Process groups are used for distribution of signals, and by terminals to arbitrate requests
for their input: processes that have the same process group as the terminal are foreground
and may read, while others will block with a signal if they attempt to read.
This call is thus used by programs such as csh(1) to create process groups in implementing
job control. The tcgetpgrp() and tcsetpgrp() calls are used to get/set the process group of
the control terminal.
The getpgrp() call always succeeds. Upon successful completion, the getpgid() call returns
the process group of the specified process; otherwise, it returns a value of -1 and sets
errno to indicate the error.
getpgid() will succeed unless:
[ESRCH] there is no process whose process ID equals pid
getsid(2), setpgid(2), termios(4)
The getpgrp() function call appeared in 4.0BSD. The getpgid() function call is derived from
its usage in System V Release 4.
The getpgrp() function call is expected to conform to ISO/IEC 9945-1:1990 (``POSIX.1'').
This version of getpgrp() differs from past Berkeley versions by not taking a pid_t pid
argument. This incompatibility is required by ISO/IEC 9945-1:1990 (``POSIX.1'').
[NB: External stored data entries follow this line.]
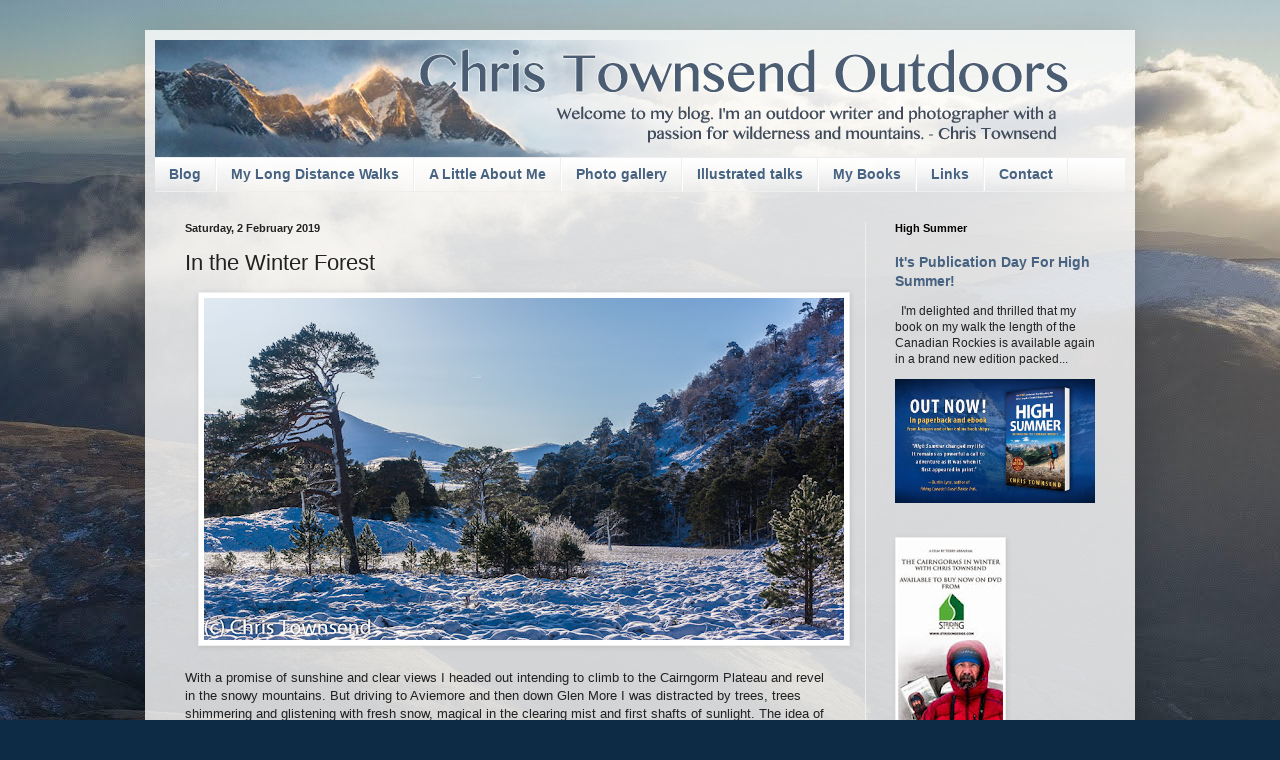

--- FILE ---
content_type: text/html; charset=UTF-8
request_url: http://www.christownsendoutdoors.com/b/stats?style=BLACK_TRANSPARENT&timeRange=ALL_TIME&token=APq4FmD_PIDepprlxas0yiBqXZWN-JMZEjeN4RKceJ0UCj6HOmviQkwACTarvpS5O2Vir2LHYXhFbdcHQxEegQNEjX6efrx63A
body_size: 254
content:
{"total":16887106,"sparklineOptions":{"backgroundColor":{"fillOpacity":0.1,"fill":"#000000"},"series":[{"areaOpacity":0.3,"color":"#202020"}]},"sparklineData":[[0,10],[1,13],[2,28],[3,12],[4,22],[5,20],[6,15],[7,12],[8,21],[9,13],[10,13],[11,17],[12,15],[13,15],[14,16],[15,17],[16,18],[17,24],[18,41],[19,51],[20,20],[21,17],[22,27],[23,18],[24,16],[25,100],[26,41],[27,26],[28,21],[29,17]],"nextTickMs":7214}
From the ISO/IEC 9945-1:1990 (``POSIX.1'') Rationale:
4.3BSD provides a getpgrp() function that returns the process group ID for a specified
process. Although this function is used to support job control, all known job-control
shells always specify the calling process with this function. Thus, the simpler AT&T
System V UNIX getpgrp() suffices, and the added complexity of the 4.3BSD getpgrp() has been
omitted from POSIX.1. The old functionality is available from the getpgid() function.